§ **YOUR TASKS**:
#1 Decide whether each statement below agrees with the abstract on TARPs and AMPA receptor antagonists, answering yes or no and quoting the deciding words of the abstract. (a) CNQX acts as a partial agonist when TARPs are present. (b) The crystal structure showed that CNQX binding produces linker separation. (c) The agonist activity of CNQX could be reconstituted without TARPs.
#2 Write the text that follows the final sentence of the abstract on TARPs and AMPA receptor antagonists.
PASSAGE SHOWN: Begin
Copyright © 2007 by the American Association for the Advancement of Science

TARP Auxiliary Subunits Switch AMPA Receptor Antagonists into Partial Agonists

Karen Menuz,1,2 Robert M. Stroud,3* Roger A. Nicoll,1,4* Franklin A. Hays3

Abstract: Quinoxalinedione compounds such as 6-cyano-7-nitroquinoxaline-2,3-dione (CNQX) are the most commonly used {alpha}-amino-3-hydroxy-5-methyl-4-isoxazolepropionic acid (AMPA) receptor antagonists. However, we find that in the presence of transmembrane AMPA receptor regulatory proteins (TARPs), which are AMPA receptor auxiliary subunits, CNQX acts as a partial agonist. CNQX induced small depolarizing currents in neurons of the central nervous system, and reconstitution of this agonist activity required coexpression of TARPs. A crystal structure of CNQX bound to the TARP-less AMPA receptor ligand-binding domain showed that, although CNQX induces partial domain closure, this movement is not transduced into linker separation, suggesting that TARPs may increase agonist efficacy by strengthening the coupling between domain closure and channel opening. Our results demonstrate that the presence of an auxiliary subunit can determine whether a compound functions as an agonist or antagonist.
PASSAGE SHOWN: End
GIVEN RECORDS: Begin
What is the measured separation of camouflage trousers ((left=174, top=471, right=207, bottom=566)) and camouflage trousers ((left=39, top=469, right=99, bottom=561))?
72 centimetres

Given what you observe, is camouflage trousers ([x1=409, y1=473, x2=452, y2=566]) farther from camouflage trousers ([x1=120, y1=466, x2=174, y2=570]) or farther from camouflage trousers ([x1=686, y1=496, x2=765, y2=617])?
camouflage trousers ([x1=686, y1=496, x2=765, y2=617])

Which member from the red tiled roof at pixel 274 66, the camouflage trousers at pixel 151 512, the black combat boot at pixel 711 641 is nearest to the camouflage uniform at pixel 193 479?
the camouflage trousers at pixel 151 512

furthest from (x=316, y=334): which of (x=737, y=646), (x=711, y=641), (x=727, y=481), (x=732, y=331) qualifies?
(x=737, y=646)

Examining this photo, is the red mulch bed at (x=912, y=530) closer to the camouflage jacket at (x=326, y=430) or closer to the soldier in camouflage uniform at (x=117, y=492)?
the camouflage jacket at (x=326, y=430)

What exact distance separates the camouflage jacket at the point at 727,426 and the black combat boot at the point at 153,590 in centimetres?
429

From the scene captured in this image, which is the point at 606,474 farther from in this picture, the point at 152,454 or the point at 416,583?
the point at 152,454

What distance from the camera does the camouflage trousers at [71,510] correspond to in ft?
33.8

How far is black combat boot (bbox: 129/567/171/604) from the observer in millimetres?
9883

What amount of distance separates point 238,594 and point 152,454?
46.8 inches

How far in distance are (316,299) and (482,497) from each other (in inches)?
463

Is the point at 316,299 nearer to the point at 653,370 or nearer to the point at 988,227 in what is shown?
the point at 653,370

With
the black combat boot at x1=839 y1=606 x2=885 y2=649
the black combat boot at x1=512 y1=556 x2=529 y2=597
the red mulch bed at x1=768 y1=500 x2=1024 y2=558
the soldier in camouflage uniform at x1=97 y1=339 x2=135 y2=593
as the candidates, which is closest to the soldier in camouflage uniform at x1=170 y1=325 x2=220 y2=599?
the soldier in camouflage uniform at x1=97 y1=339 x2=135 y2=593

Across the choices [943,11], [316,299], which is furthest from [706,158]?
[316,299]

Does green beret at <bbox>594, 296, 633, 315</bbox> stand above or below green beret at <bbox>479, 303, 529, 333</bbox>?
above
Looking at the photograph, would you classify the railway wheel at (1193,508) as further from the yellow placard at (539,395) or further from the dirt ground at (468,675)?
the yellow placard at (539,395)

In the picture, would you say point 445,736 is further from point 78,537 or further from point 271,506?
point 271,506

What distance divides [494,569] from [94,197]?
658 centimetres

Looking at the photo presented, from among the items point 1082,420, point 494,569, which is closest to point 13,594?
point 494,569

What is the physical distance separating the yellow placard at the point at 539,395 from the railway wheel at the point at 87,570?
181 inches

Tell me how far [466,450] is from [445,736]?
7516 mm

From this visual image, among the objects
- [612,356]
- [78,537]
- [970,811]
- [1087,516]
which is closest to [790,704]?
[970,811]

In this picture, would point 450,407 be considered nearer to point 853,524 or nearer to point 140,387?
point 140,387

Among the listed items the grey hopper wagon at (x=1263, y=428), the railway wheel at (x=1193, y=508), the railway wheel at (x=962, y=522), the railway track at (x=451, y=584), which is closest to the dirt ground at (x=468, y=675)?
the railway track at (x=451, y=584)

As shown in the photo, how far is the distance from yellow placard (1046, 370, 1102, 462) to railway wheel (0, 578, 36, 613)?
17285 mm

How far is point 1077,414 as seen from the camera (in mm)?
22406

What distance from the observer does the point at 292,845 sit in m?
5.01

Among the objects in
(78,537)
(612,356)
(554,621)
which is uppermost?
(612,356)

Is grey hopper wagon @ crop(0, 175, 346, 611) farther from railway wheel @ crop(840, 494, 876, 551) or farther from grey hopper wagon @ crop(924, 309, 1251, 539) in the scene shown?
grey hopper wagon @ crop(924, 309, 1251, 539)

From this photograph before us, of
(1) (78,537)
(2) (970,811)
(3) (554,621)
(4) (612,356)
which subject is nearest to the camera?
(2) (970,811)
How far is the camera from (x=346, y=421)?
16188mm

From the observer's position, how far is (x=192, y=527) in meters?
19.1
GIVEN RECORDS: End
§ **ANSWERS FOR THIS EXERCISE**:
#1
(a) Yes: "in the presence of transmembrane AMPA receptor regulatory proteins (TARPs), which are AMPA receptor auxiliary subunits, CNQX acts as a partial agonist."
(b) No: "this movement is not transduced into linker separation"
(c) No: "reconstitution of this agonist activity required coexpression of TARPs."

#2
1 Department of Cellular and Molecular Pharmacology, University of California at San Francisco, San Francisco, CA 94143, USA.
2 Graduate Program in Neuroscience, University of California at San Francisco, San Francisco, CA 94143, USA.
3 Department of Biochemistry and Biophysics, University of California at San Francisco, San Francisco, CA 94143, USA.
4 Department of Physiology, University of California at San Francisco, San Francisco, CA 94143, USA.

* To whom correspondence should be addressed: stroud{at}msg.ucsf.edu (R.M.S.); nicoll{at}cmp.ucsf.edu (R.A.N.)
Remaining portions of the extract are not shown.